220 likes | 311 Views
You want to survey a school. • You draw your sample from the first day of school student enrollment list This list would be your ____???____ Which students are not on this list? A phenomenon known as? Potentially problematic because? (Hint: Dillman, p. 196). Some reminders….
E N D
You want to survey a school • You draw your sample from the first day of school student enrollment list • This list would be your ____???____ • Which students are not on this list? • A phenomenon known as? • Potentially problematic because? • (Hint: Dillman, p. 196)

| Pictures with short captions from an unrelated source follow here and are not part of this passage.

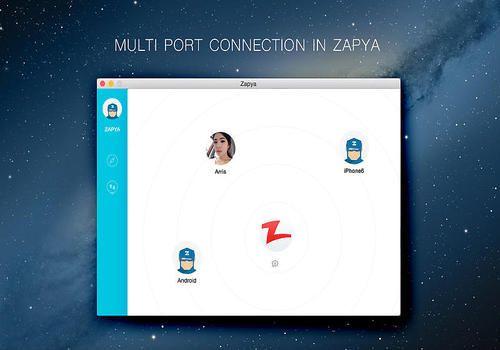 Zapya  pour Mac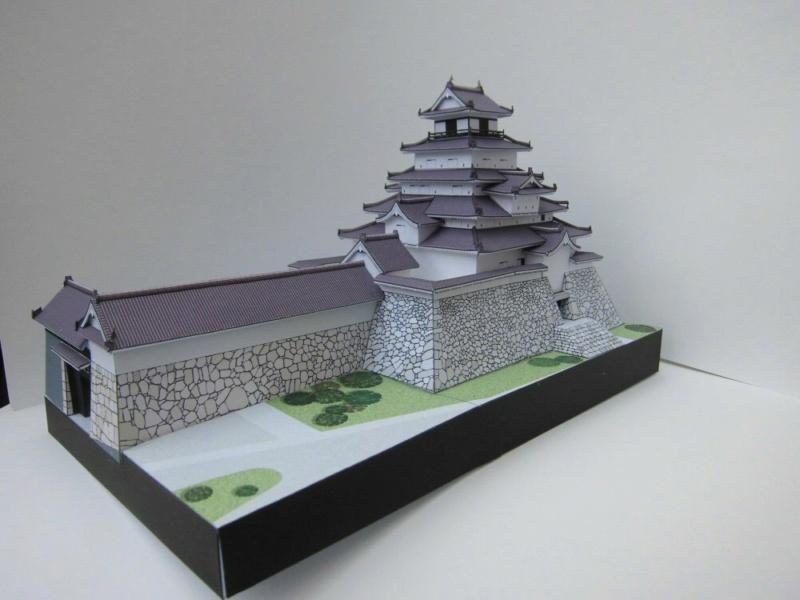 Japanische Burg Aizu: Download von Canon Cimg4927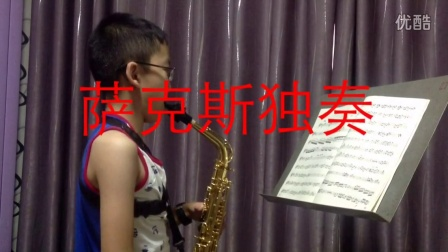 学生展示:萨克斯《瑶山情歌》
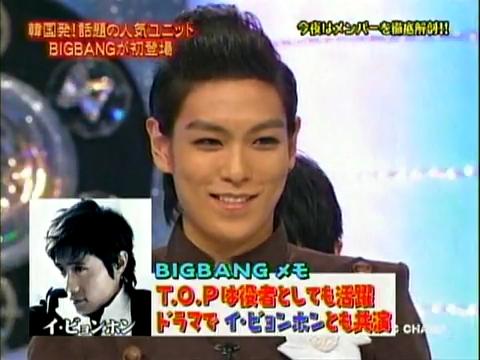 BIGBANG VS ダウンタウン ガラガラGO!.flv_000105390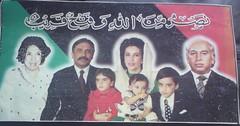 PPP Publicity Sticker 1 (Ravez J) Tags: pakistan party stickers ali peoples posters material publicity karachi sindh asif ppp nusrat bhutto benazir zulfikar bakhtawar aseefa bilawal zardari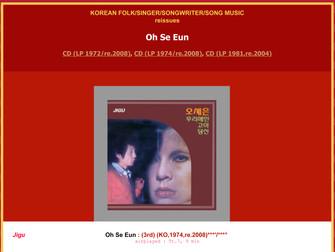 오세은 - Oh Se-Eun (<Idol/Namsadang)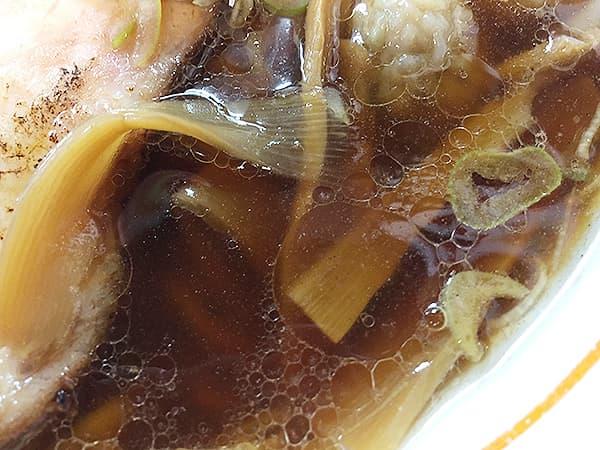 神奈川 湯河原 にこり|スープ
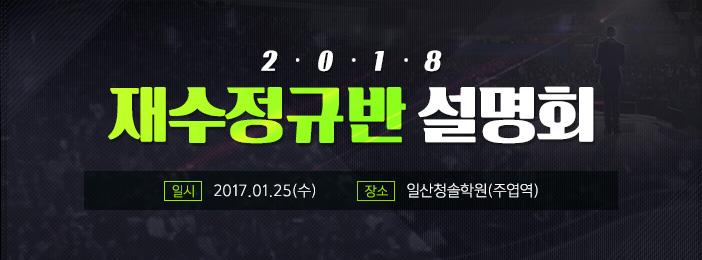 2018 정규반 설명회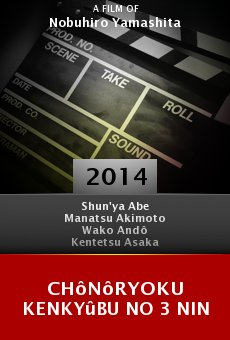 Watch Chônôryoku kenkyûbu no 3 nin online stream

Some reminders… • Population: The group about whom we want to draw our inference • Sample Frame: Members of the population who could potentially be in our sample • Coverage Error: The extent to which members of population are excluded from sample frame (not good)
Welcome… • …to a hopefully productive lesson on SAMPLING METHODOLOGY! • What’s ideal? • Nifty tricks?? • Common misconceptions??? • Limitations of our methods????????? • P.S. We are going to do (some) math and it is going to be FUN!!!
Simple Random Sampling(what’s ideal) • Members of a sample frame, which hopefully includes our entire population, are selected one at a time • independently & without replacement • (Drawing names out of a hat) • Sample is equal in expectation to population on all outcomes, but no guarantees
Stratified Random Sampling(possibly even more ideal) • Use criterion to divide sample frame by group membership (e.g. racial category) • Randomly sample within each group • What is the advantage of this procedure?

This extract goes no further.